— Texto de leitura —
************

Quando ouvi o grito inquisitorial da multidão, pensei: "Não saio vivo desta." O medo fez meus braços adormecerem e os joelhos quase dobrarem. Tentei, mas não consegui parar de tremer.
Eram 21h40 de terça-feira, dia 12 de setembro. Estava em um dos templos da Igreja Universal, no bairro paulistano do Brás.
O pastor Júlio César -os fiéis o chamavam assim- comandava o culto que já durava uma hora e meia. Cegos, paralíticos, tuberculosos, doentes de toda a sorte engrossavam a massa de aproximadamente 3.000 pessoas que se aglomerava diante do altar.
Queriam a cura. "E a cura virá", prometia o pastor com insistência, de microfone em punho. "Basta que vocês abandonem o deus da macumba, o deus dos católicos. Porque atrás do pai-de-santo, atrás da Virgem Maria está o demônio da doença."

************

— Registros extraídos —
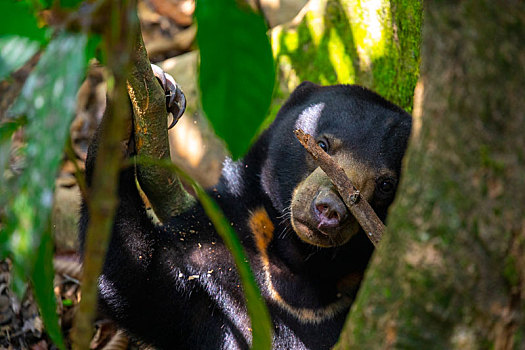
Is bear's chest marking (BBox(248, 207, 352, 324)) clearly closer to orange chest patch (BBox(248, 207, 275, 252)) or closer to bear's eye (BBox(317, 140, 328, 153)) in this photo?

************

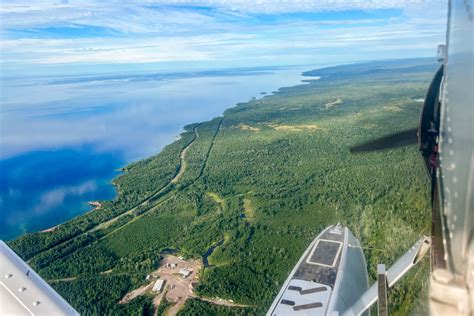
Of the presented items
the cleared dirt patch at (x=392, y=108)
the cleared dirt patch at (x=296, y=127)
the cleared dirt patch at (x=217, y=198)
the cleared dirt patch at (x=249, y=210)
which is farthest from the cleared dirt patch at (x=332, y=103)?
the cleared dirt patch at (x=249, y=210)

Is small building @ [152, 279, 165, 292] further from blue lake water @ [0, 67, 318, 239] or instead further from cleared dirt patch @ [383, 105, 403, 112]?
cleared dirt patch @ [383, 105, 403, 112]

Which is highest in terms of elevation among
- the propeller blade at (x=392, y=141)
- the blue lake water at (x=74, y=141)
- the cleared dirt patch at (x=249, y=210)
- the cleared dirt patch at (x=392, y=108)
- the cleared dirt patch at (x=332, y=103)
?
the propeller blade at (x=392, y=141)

************

— Tarefa A —
Liste os tipos de doentes que o texto sobre o culto na Igreja Universal nomeia um a um, sem incluir a expressão genérica que os acompanha.
— Tarefa B —
Reproduza o trecho do texto sobre o culto na Igreja Universal começando em "O pastor Júlio" e terminando em "diante do altar.".
— Tarefa C —
Prossiga com o texto sobre o culto na Igreja Universal a partir da última frase apresentada.
Os registros não têm nenhuma relação com o texto.

— Resposta escrita A —
Cegos; paralíticos; tuberculosos.

— Resposta escrita B —
O pastor Júlio César -os fiéis o chamavam assim- comandava o culto que já durava uma hora e meia. Cegos, paralíticos, tuberculosos, doentes de toda a sorte engrossavam a massa de aproximadamente 3.000 pessoas que se aglomerava diante do altar.

— Resposta escrita C —
Sem me identificar como repórter, acompanhava a cerimônia desde o início. Pretendia observar e depois me apresentar ao pastor.
Não trazia gravador nem câmera fotográfica. No bolso, carregava apenas papel e caneta. Sabia que a Universal anda cismada com os meios de comunicação -principalmente depois que a Globo lançou a minissérie "Decadência", tida como ofensiva pelos evangélicos. Se me identificasse, poderiam me impedir de ver o culto.
Passava um pouco das 21h30 quando o pastor se pôs a recolher o dízimo. Após entregar o dinheiro, alguns fiéis colocavam bilhetes sobre o altar. Eram pedidos que anotavam ali mesmo, em pedacinhos de papel.
Aproveitei a deixa para também anotar. Até aquele momento, não escrevera nada, com receio de chamar a atenção. Mas agora me sentia seguro. Rabisquei rapidamente meia dúzia de informações que temia esquecer.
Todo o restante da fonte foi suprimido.